兩個小弟一左一右押著被堵住嘴的青年,把人按到了這位拍賣場的代理經營者面前。
戴著一副滑稽星星墨鏡的卷發男人伸手捏著青年的下巴仔細端詳,被青年掙扎著躲開了
那雙晶亮的眸子死死地瞪著他,但迪斯科非但沒生氣,反而暗自高興。
這確實是個臉和性子都合那位心意的極品。
當然,他不會表現出來,反而挑剔了一會兒,才給出個差不多的價錢,彼德曼一眾感恩戴德地接了,便麻利地離開。

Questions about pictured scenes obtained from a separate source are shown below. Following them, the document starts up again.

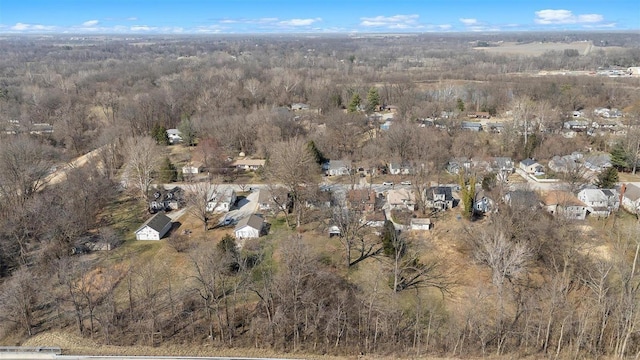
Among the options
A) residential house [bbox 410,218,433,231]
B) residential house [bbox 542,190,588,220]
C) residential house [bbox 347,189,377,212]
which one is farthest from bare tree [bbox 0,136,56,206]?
residential house [bbox 542,190,588,220]

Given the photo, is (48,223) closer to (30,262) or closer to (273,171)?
(30,262)

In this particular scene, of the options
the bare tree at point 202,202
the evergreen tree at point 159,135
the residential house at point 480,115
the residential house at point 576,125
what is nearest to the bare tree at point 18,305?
the bare tree at point 202,202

迪斯科居高臨下地看著即使被制服在地依舊奮力掙扎的青年,嘖嘖兩聲,冷笑這吩咐旁邊的員工“你們兩個,給他戴上爆炸項圈,之后交到銀緹那去,自然有辦法治他。”
“是。”
奴隸帶的爆炸項圈除了項圈本身外,還會在項圈外圍的正中央伸出一條鐵鏈,垂到腹部的地方分開變成兩條,末端是圓環的鎖銬,分別用來束縛住奴隸的雙手。
整體算下來,足足有五千克的重量。
被強行帶上這套束縛時,他說不好心里的感受。
壓抑、憤怒、窒息。
有太多的人,他們本應有著自己的人生,或許貧困,或許艱難,但至少是有尊嚴的、是自由的。

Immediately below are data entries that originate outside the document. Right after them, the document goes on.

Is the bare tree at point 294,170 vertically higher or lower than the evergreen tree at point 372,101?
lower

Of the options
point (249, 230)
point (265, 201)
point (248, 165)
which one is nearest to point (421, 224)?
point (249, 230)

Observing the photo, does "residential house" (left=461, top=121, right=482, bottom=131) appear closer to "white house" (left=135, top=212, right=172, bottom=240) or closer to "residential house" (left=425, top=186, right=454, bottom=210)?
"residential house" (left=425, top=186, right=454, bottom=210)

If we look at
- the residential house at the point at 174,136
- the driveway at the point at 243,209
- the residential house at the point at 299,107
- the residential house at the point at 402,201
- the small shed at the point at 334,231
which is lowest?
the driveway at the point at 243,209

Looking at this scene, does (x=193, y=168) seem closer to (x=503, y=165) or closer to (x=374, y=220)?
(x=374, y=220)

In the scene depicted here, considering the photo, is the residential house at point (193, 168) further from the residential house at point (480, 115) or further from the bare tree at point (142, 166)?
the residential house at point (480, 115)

然而這種依附于世界權威的扭曲存在,為了一己之利毀掉了多少無辜的人。
很多事情,沒有親身經歷過,確實是很難體會得到的。
他將情緒斂至心底。
既然自己有這個能力,或許在未來可以玩把大的。
走過墻壁灰暗的長廊,又拐了幾次,他終于被帶到了迪斯科交代的地方。
“銀緹先生”其中一個押送他的人恭敬地彎腰致意“這是迪斯科大人下令要重點調教的貨物,辛苦了。”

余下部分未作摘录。